—Tal vez me habría gustado Rusia si me hubieran dejado verla —le dijo Woody a su padre.
—Opino lo mismo.
—Ni tan siquiera he podido hacer alguna fotografía decente.
Estaban sentados en el vestíbulo del hotel Moskvá, cerca de la entrada de la estación de metro. Habían hecho las maletas y estaban a punto de volver a casa.

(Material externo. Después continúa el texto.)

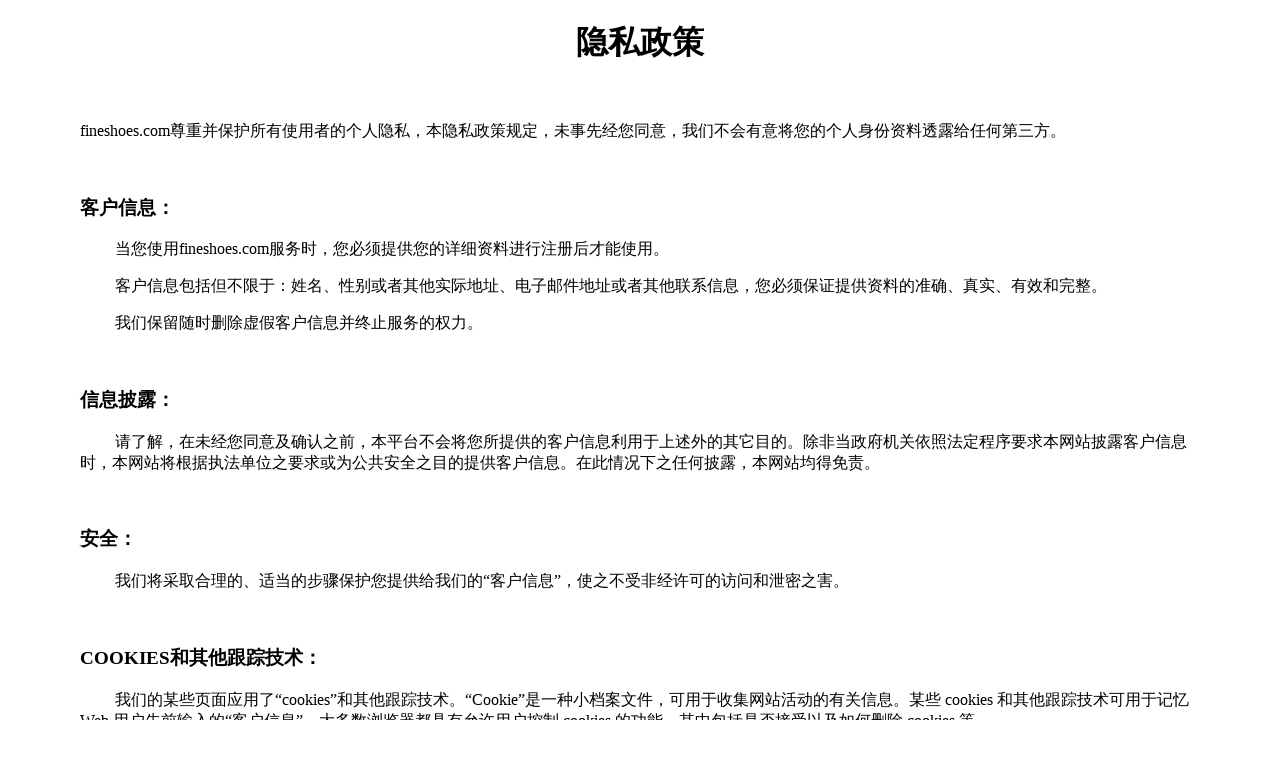

--- FILE ---
content_type: text/html; charset=UTF-8
request_url: http://fineshoes.com/privacy
body_size: 4750
content:
<!DOCTYPE HTML>
<html>
<head>
<meta http-equiv="Content-Type" content="text/html; charset=UTF-8">
<meta http-equiv="X-UA-Compatible" content="IE=edge">
<meta name="viewport" content="user-scalable=no, width=device-width, initial-scale=1, maximum-scale=1">
<meta name="apple-mobile-web-app-capable" content="yes">
<meta name="apple-mobile-web-app-status-bar-style" content="black">
<meta name="format-detection" content="telephone=no">
<meta name="renderer" content="webkit">
<title>fineshoes.com - 隐私政策</title>
<style type="text/css">
.container {padding: 0 10px 0 10px; max-width: 1120px; margin: 0 auto 0 auto;}
.container h1 {text-align: center;}
.container h3 {text-align: left;}
.container p {text-align: left; text-indent: 35px;}
</style>
</head>
<body>
<div class="container">
<h1>隐私政策</h1>
<br />
<p style="text-indent: 0;">fineshoes.com尊重并保护所有使用者的个人隐私，本隐私政策规定，未事先经您同意，我们不会有意将您的个人身份资料透露给任何第三方。</p>
<br />
<h3>客户信息：</h3>
<p>当您使用fineshoes.com服务时，您必须提供您的详细资料进行注册后才能使用。</p>
<p>客户信息包括但不限于：姓名、性别或者其他实际地址、电子邮件地址或者其他联系信息，您必须保证提供资料的准确、真实、有效和完整。</p>
<p>我们保留随时删除虚假客户信息并终止服务的权力。</p>
<br />
<h3>信息披露：</h3>
<p>请了解，在未经您同意及确认之前，本平台不会将您所提供的客户信息利用于上述外的其它目的。除非当政府机关依照法定程序要求本网站披露客户信息时，本网站将根据执法单位之要求或为公共安全之目的提供客户信息。在此情况下之任何披露，本网站均得免责。</p>
<br />
<h3>安全：</h3>
<p>我们将采取合理的、适当的步骤保护您提供给我们的“客户信息”，使之不受非经许可的访问和泄密之害。</p>
<br />
<h3>COOKIES和其他跟踪技术：</h3>
<p>我们的某些页面应用了“cookies”和其他跟踪技术。“Cookie”是一种小档案文件，可用于收集网站活动的有关信息。某些 cookies 和其他跟踪技术可用于记忆 Web 用户先前输入的“客户信息”。大多数浏览器都具有允许用户控制 cookies 的功能，其中包括是否接受以及如何删除 cookies 等。</p>
<p>您可以对大多数浏览器进行设定，以在接收到 cookie 时通知您，或用您的浏览器来阻止 cookies。但请注意，如果您选择删除或者阻止cookies，则在访问网站某些部分时需要重新输入您的用户 ID 和密码。</p>
<p>跟踪技术记录的信息可包括 Internet 域和主机名、Internet 协议（IP）地址、浏览程序和操作系统类型、点击流模式、以及访问日期和时间等。使用 cookies 和其他跟踪技术可使我们改进我们的网站，并改善您在网上的体验。我们也可能对不包含“客户信息”的信息进行分析，以掌握趋势并获得所需的统计数字。</p>
<br />
<h3>第三方服务提供商：</h3>
<p>我们的服务特性决定我们使用的一些服务是由第三方内容或技术服务提供者支持或提供的。我们与第三方提供者签订合同以帮助我们提供给您更好的价值和服务。为了完全地进入和使用这些服务，有时您可能被要求向他们注册或提供一些信息和数据。 为了提供您所要求的服务，您的这类信息和数据将不得不被该第三方服务提供者使用， 他们可能将处理或更新这些数据和信息，然后传送回我们。在选择第三方提供者时，我们是非常审慎的， 他们也仅仅被允许按照合同约定的目的和方式在提供服务中使用您的数据和信息。</p>
<br />
<h3>注意事项：</h3>
<p>尽管我们坚持按照行业标准实践来保护您的客户信息和机密数据，我们并不能确保这些信息和数据不会以本隐私政策所述外的其他方式被泄露。</p>
<br />
<h3>儿童隐私权：</h3>
<p>fineshoes.com 不是用来吸引儿童的。因此，我们不打算从任何我们所知小于 18 岁的儿童那里收集“客户信息”。</p>
<br />
<h3>您对隐私政策的同意和修订：</h3>
<p>您在使用fineshoes.com服务和我们的网站时，即表示您同意我们收集并使用您的资料，并表示您认同我们的服务条款。fineshoes.com保留修改此隐私权政策的权力。如做出修改，我们会将修改内容发布在此页上，让您随时了解我们收集哪些资料，如何使用，以及在什么状况下才会公开。</p>
</div>
</body>
</html>
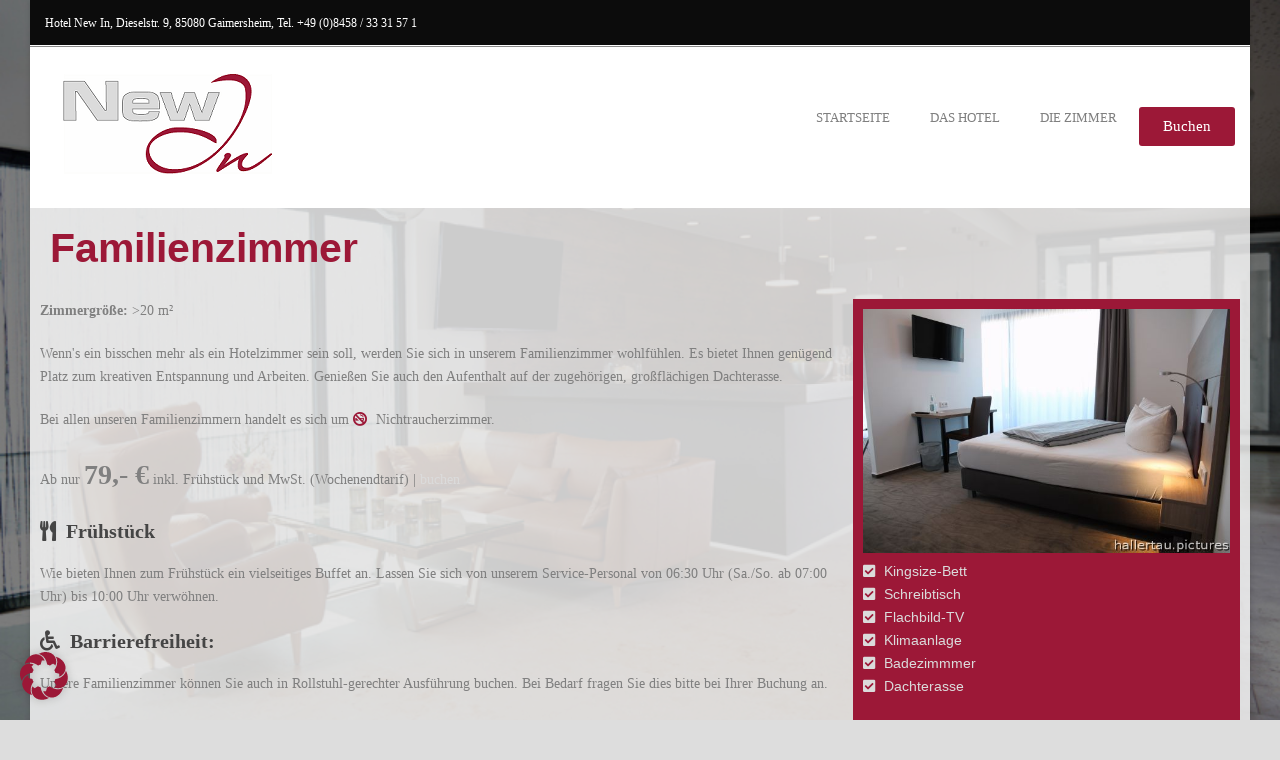

--- FILE ---
content_type: text/css
request_url: https://www.hotel-new-in.de/wp-content/uploads/elementor/css/post-286.css?ver=1667318566
body_size: 297
content:
.elementor-286 .elementor-element.elementor-element-a12d495 .elementor-heading-title{color:#9c1837;}.elementor-286 .elementor-element.elementor-element-a12d495 > .elementor-widget-container{margin:10px 10px 10px 10px;}.elementor-286 .elementor-element.elementor-element-711c888.elementor-position-right .elementor-image-box-img{margin-left:0px;}.elementor-286 .elementor-element.elementor-element-711c888.elementor-position-left .elementor-image-box-img{margin-right:0px;}.elementor-286 .elementor-element.elementor-element-711c888.elementor-position-top .elementor-image-box-img{margin-bottom:0px;}.elementor-286 .elementor-element.elementor-element-711c888 .elementor-image-box-wrapper .elementor-image-box-img{width:100%;}.elementor-286 .elementor-element.elementor-element-711c888 .elementor-image-box-img img{transition-duration:0.3s;}.elementor-286 .elementor-element.elementor-element-711c888 .elementor-image-box-wrapper{text-align:left;}.elementor-286 .elementor-element.elementor-element-711c888 .elementor-image-box-title{color:#dbdbdb;}.elementor-286 .elementor-element.elementor-element-711c888 .elementor-image-box-description{color:#dbdbdb;}.elementor-286 .elementor-element.elementor-element-711c888 > .elementor-widget-container{padding:10px 10px 10px 10px;background-color:#9c1837;}@media(max-width:767px){.elementor-286 .elementor-element.elementor-element-711c888 .elementor-image-box-img{margin-bottom:0px;}}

—Tengo que decirle a Greg Peshkov que he conocido a Volodia. Aunque a Volodia no le hizo mucha gracia cuando se lo dije. Supongo que todo el que tiene vínculos con Occidente pasa a convertirse en alguien bajo sospecha.
—Y que lo digas.
—Bueno, ya tenemos lo que vinimos a buscar, eso es lo importante. Los Aliados han mostrado su compromiso con la Organización de las Naciones Unidas.
—Sí —dijo Gus con satisfacción—. Nos ha costado un poco convencer a Stalin, pero al final ha entrado en razón. Y en parte es gracias a ti y a la charla tan franca que mantuviste con Peshkov.
—Tú has luchado por esto durante toda tu vida —dijo Woody.
—No me importa admitir que este es un momento muy bueno.
Un pensamiento inquietante cruzó la mente de Woody.
—No te irás a jubilar ahora, ¿verdad?
Gus se rió.
—No. Hemos logrado un acuerdo en principio, pero el trabajo no ha hecho más que empezar.
Cordell Hull ya se había ido de Moscú, pero algunos de sus ayudantes aún estaban en la ciudad y uno de ellos se aproximó hasta los Dewar. Woody lo conocía, era un muchacho llamado Ray Baker.
—Tengo un mensaje para usted, senador —dijo. Parecía nervioso.
—Pues si llegas a venir un poco más tarde no me hubieras encontrado porque estoy a punto de irme —dijo Gus—. ¿De qué se trata?
—Es sobre su hijo Charles… Chuck.
—¿Qué mensaje traes? —preguntó Gus, que se había puesto pálido.
Al joven le costaba hablar.
—Son malas noticias, señor. Ha participado en la batalla de las islas Salomón.
—¿Está herido?
—No, señor, es peor.
—Oh, Dios —dijo Gus, que rompió a llorar.
Woody nunca había visto llorar a su padre.
—Lo siento, señor —dijo Ray—. El mensaje es que ha muerto.